• **DATA SUPPLIED**:
+-------+

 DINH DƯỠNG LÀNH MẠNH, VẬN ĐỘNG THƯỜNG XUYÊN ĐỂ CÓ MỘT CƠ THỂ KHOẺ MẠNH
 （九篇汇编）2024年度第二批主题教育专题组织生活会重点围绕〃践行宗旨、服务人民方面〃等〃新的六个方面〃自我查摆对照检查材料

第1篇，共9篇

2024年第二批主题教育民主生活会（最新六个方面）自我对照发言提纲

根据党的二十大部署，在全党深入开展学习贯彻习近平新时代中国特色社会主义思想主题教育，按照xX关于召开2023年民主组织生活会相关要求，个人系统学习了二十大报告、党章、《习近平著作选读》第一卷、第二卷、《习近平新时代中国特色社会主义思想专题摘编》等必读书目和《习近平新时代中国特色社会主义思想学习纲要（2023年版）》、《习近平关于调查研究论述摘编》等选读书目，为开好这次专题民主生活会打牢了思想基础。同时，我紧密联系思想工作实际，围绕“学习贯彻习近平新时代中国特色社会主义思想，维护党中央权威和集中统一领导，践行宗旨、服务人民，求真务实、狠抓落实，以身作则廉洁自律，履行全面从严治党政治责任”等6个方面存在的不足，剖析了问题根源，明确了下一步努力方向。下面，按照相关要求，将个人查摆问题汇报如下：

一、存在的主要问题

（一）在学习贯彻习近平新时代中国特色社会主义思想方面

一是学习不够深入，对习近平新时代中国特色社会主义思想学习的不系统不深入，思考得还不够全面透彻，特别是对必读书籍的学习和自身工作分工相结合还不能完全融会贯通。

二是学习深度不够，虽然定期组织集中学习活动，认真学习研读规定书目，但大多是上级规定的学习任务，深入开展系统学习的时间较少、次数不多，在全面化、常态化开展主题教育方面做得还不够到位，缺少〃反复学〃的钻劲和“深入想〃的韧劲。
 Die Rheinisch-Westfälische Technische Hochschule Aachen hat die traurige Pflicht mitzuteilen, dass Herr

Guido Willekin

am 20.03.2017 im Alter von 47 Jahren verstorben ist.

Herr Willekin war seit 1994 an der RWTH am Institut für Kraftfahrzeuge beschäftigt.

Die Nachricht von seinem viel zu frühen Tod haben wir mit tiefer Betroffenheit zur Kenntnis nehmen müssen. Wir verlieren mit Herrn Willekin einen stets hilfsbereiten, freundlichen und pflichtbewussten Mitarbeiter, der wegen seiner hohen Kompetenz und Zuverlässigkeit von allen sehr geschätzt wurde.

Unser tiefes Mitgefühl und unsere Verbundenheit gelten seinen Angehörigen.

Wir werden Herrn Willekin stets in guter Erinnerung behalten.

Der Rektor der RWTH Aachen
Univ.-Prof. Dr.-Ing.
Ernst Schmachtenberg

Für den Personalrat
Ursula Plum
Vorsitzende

+-------+

• **DIRECTIONS FOR THIS TASK**:
Reproduce the preceding entries exactly and completely.

• **RESULT OF THE EXERCISE**:
 DINH DƯỠNG LÀNH MẠNH, VẬN ĐỘNG THƯỜNG XUYÊN ĐỂ CÓ MỘT CƠ THỂ KHOẺ MẠNH
 （九篇汇编）2024年度第二批主题教育专题组织生活会重点围绕〃践行宗旨、服务人民方面〃等〃新的六个方面〃自我查摆对照检查材料

第1篇，共9篇

2024年第二批主题教育民主生活会（最新六个方面）自我对照发言提纲

根据党的二十大部署，在全党深入开展学习贯彻习近平新时代中国特色社会主义思想主题教育，按照xX关于召开2023年民主组织生活会相关要求，个人系统学习了二十大报告、党章、《习近平著作选读》第一卷、第二卷、《习近平新时代中国特色社会主义思想专题摘编》等必读书目和《习近平新时代中国特色社会主义思想学习纲要（2023年版）》、《习近平关于调查研究论述摘编》等选读书目，为开好这次专题民主生活会打牢了思想基础。同时，我紧密联系思想工作实际，围绕“学习贯彻习近平新时代中国特色社会主义思想，维护党中央权威和集中统一领导，践行宗旨、服务人民，求真务实、狠抓落实，以身作则廉洁自律，履行全面从严治党政治责任”等6个方面存在的不足，剖析了问题根源，明确了下一步努力方向。下面，按照相关要求，将个人查摆问题汇报如下：

一、存在的主要问题

（一）在学习贯彻习近平新时代中国特色社会主义思想方面

一是学习不够深入，对习近平新时代中国特色社会主义思想学习的不系统不深入，思考得还不够全面透彻，特别是对必读书籍的学习和自身工作分工相结合还不能完全融会贯通。

二是学习深度不够，虽然定期组织集中学习活动，认真学习研读规定书目，但大多是上级规定的学习任务，深入开展系统学习的时间较少、次数不多，在全面化、常态化开展主题教育方面做得还不够到位，缺少〃反复学〃的钻劲和“深入想〃的韧劲。
 Die Rheinisch-Westfälische Technische Hochschule Aachen hat die traurige Pflicht mitzuteilen, dass Herr

Guido Willekin

am 20.03.2017 im Alter von 47 Jahren verstorben ist.

Herr Willekin war seit 1994 an der RWTH am Institut für Kraftfahrzeuge beschäftigt.

Die Nachricht von seinem viel zu frühen Tod haben wir mit tiefer Betroffenheit zur Kenntnis nehmen müssen. Wir verlieren mit Herrn Willekin einen stets hilfsbereiten, freundlichen und pflichtbewussten Mitarbeiter, der wegen seiner hohen Kompetenz und Zuverlässigkeit von allen sehr geschätzt wurde.

Unser tiefes Mitgefühl und unsere Verbundenheit gelten seinen Angehörigen.

Wir werden Herrn Willekin stets in guter Erinnerung behalten.

Der Rektor der RWTH Aachen
Univ.-Prof. Dr.-Ing.
Ernst Schmachtenberg

Für den Personalrat
Ursula Plum
Vorsitzende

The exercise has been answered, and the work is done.